DER REGISSEUR ZU SEINEM FILM:

Vorgeschichte:
Ich habe das Akkordeon in meiner Jugend gehasst. In der Schweiz, wo ich aufgewachsen bin, spielten damals die Radiosender tagein und tagaus heimatliche Volksmusik und der immer gleich tönende Klang der Handorgeln dröhnte einem in den Ohren… Später, auf den Reisen für meine Musikfilme, traf ich in den verschiedensten Ländern auf Akkordeonspieler, die dem Instrument für mich fremde und faszinierende Klänge und Melodien entlockten. Ich entdeckte das Instrument völlig neu und begann mich für das “Phänomen Akkordeon” zu interessieren:
Das Akkordeon ist ein frühes Produkt des Industriezeitalters, ein junges Instrument erfunden im 19Jh. in Wien. Durch die Massenherstellung war es billig zu erwerben und wurde zum Klavier der armen Leute. Seine Lautstärke und klangliche Vielfalt halfen mit, ganze Orchester in den Wirtshäusern wegzurationalisieren und diese durch Ein-Mann-Bands zu ersetzen. Auswanderer trugen das Instrument in die ganze Welt. Überall, wo es hinkam, fand es schnell Einzug in die lokalen Musikkulturen und verdrängte dort heimische Instrumente. Somit ist die Quetschkommode auch ein früher Vorreiter der Globalisierung. Zumal in jüngster Zeit auch das umgekehrte Phänomen zu beobachten ist: Nachdem es seit den 50er Jahren ständig an Popularität verloren hatte, erlangte das Akkordeon mit Interpreten aus aller Welt im Zuge des World Musik Booms auch bei uns wieder neue Wertschätzung.

Der Film:
Ein Film über das Akkordeon sollte für mich von Anfang an ein Film werden über die Menschen, die es spielen. Während der Recherchen traf ich auf Otto Lechner, einen blinden Akkordeonisten aus Wien, dessen Musik mich besonders in ihren Bann zog: Er spielt virtuos mit den verschiedensten Musikstilen und entwickelt mit der Handorgel einen mitreissenden Swing.Otto erzählte mir von einem aussergewöhnlichen Projekt: 1996 wurde er von Guy Klucevsek, einem amerikanischen Musiker, kontaktiert. Guy hatte alle seine Lieblingsakkordeonisten für eine Tournee angefragt. Er wollte dem Publikum zeigen, dass auf dem Instrument wesentlich mehr möglich ist, als es sein Ruf als reines Interpreteninstrument bisher glauben liess. Auf der Bühne präsentierten sich schliesslich fünf grossartige Akkordeonisten, die Musik eigens für das Akkordeon kreiert haben. Während der Tournee intensivierte sich das Zusammenspiel der Musiker. Sie entwickelten gemeinsame Stücke, in denen drei, vier oder sogar alle fünf Akkordeons zu hören waren.

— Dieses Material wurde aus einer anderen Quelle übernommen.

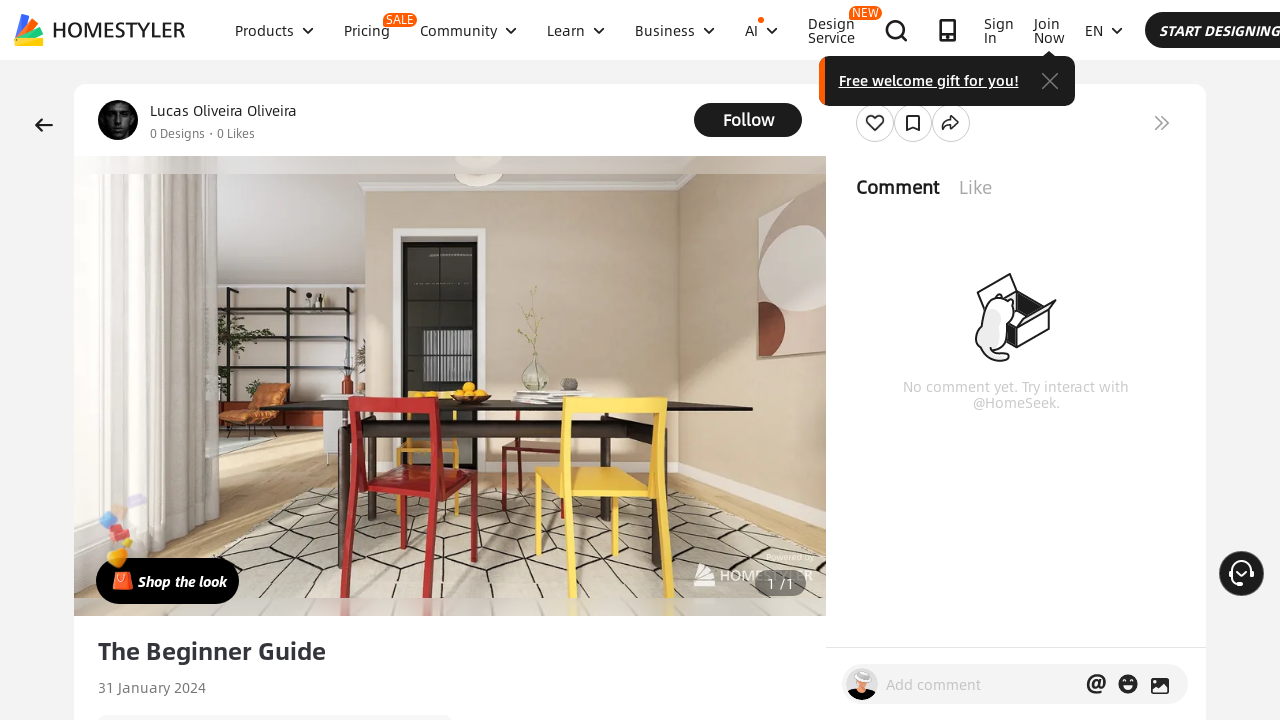

--- FILE ---
content_type: text/html; charset=utf-8
request_url: https://www.google.com/recaptcha/api2/aframe
body_size: 183
content:
<!DOCTYPE HTML><html><head><meta http-equiv="content-type" content="text/html; charset=UTF-8"></head><body><script nonce="U7_LTZAMPl2d_uBR5gnkeQ">/** Anti-fraud and anti-abuse applications only. See google.com/recaptcha */ try{var clients={'sodar':'https://pagead2.googlesyndication.com/pagead/sodar?'};window.addEventListener("message",function(a){try{if(a.source===window.parent){var b=JSON.parse(a.data);var c=clients[b['id']];if(c){var d=document.createElement('img');d.src=c+b['params']+'&rc='+(localStorage.getItem("rc::a")?sessionStorage.getItem("rc::b"):"");window.document.body.appendChild(d);sessionStorage.setItem("rc::e",parseInt(sessionStorage.getItem("rc::e")||0)+1);localStorage.setItem("rc::h",'1768918737981');}}}catch(b){}});window.parent.postMessage("_grecaptcha_ready", "*");}catch(b){}</script></body></html>

--- FILE ---
content_type: application/javascript
request_url: https://gj.mmstat.com/eg.js?t=1768918733571
body_size: -75
content:
window.goldlog=(window.goldlog||{});goldlog.Etag="xXz2IZmCQxMCARK/Rdl4zAHe";goldlog.stag=1;

--- FILE ---
content_type: application/javascript
request_url: https://gj.mmstat.com/eg.js?t=1768918724992
body_size: 83
content:
window.goldlog=(window.goldlog||{});goldlog.Etag="xXz2IZmCQxMCARK/Rdl4zAHe";goldlog.stag=2;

Das setzte eine grosse musikalische Freiheit und Einfühlungsvermögen jedes einzelnen voraus. Ein ungewohnter, magischer, berauschender Sound entstand. Die dreiwöchige Tournee von damals wurde legendär.Als die Musiker beschlossen, 2002 ein zweites Mal auf Tournee zu gehen und eine gemeinsame CD aufzunehmen, war mir klar, dass ich meinen Film gefunden hatte. Ich besuchte die Musiker zu Hause in Wien, Slowenien, Finnland, Schweden und New York und lernte fünf Künstler kennen, wie sie unterschiedlicher nicht sein könnten. Jeder hatte seine ganz eigene Akkordeonmusik entwickelt, beeinflusst von den verschiedenen Temperamenten und Heimatländern. Dennoch war bei allen Musikern spürbar, dass durch das Akkordeon einen Teil ihrer Wurzeln in der Volksmusik liegt. Jeder hat dieses “Gesunkene Kulturgut” wie der Schwede Lars Hollmer es einmal nennt, auf ganz persönliche Art in seiner Musik weiterentwickelt.

Ich habe vor ACCORDION TRIBE zwei Kinofilme über untergehende (Volks)musikkulturen gedreht. Mit diesen fünf Musikern war es mir nun möglich, etwas darüber einzufangen, wie sich Musik im Laufe der Zeit verändert und wie aus den alten Traditionen wieder etwas neues entsteht: How music travels.